Confounding • Two explanatory variables are confounded when their effects on the response variable cannot be distinguished from each other. • Confounding is often a problem with a study that uses sample surveys to collect data (even if sampling is done right).
Observation vs. Experiment • Observational study - observes individuals and measures variables but does not attempt to influence responses. • Experiment imposes treatment on individuals to observe their responses.
How to design an Experiment • The purpose of an experiment is to find out how one variable (response variable) changes in response to change in another variable (explanatory variable). • Experiment: Subject Treatment Response
Placebo Effect • Placebo effect – change in behavior due to participation in experiment. • Placebo effect is a problem when experiment does not have a control group (a basis for comparison) • To avoid the problem – design a randomized comparative experiment.
How to design a Randomized Comparative Experiment • Randomly split the subjects into two groups: • control group – receives no treatment • treatment group – receives treatment • Compare the results. • Both will be equally affected by Placebo effect, so the difference between the groups shows whether the treatment works.
How to interpret results of an experiment • Observe outcomes for treatment and control groups. • If outcomes are different enough so that we can say that this difference would rarely occur by chance, we conclude that the difference is statistically significant.
Population vs.
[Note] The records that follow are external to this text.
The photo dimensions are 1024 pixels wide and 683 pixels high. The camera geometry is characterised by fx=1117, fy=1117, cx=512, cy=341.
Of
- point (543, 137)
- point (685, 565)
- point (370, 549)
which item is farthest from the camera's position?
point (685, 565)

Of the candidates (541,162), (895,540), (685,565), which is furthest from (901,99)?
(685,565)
Sample • Population is the entire group of individuals about which we want information. • Sample is a part of population from which we actually collect information. • Based on the sample, we make conclusion about the whole population.
Parameter vs. Statistic • A Parameter is the number that describes the population. • A Statistic is a number that describes the sample. • We use statistics to estimate parameters.
Sampling Distribution • The result of your study is a statistic, which can vary from sample to sample • Sampling Distribution of a statistic is the distribution of values taken by the statistic in all possible samples of the same size from the same population • Estimate=True Parameter + Sampling Error
Bias and variability • A statistic is biased if the mean of the sampling distribution is not equal to the true value of the parameter being estimated. • Variability of a statistic is the spread of sampling distribution. • Bias does not go away with larger samples. • Variability goes away with larger samples.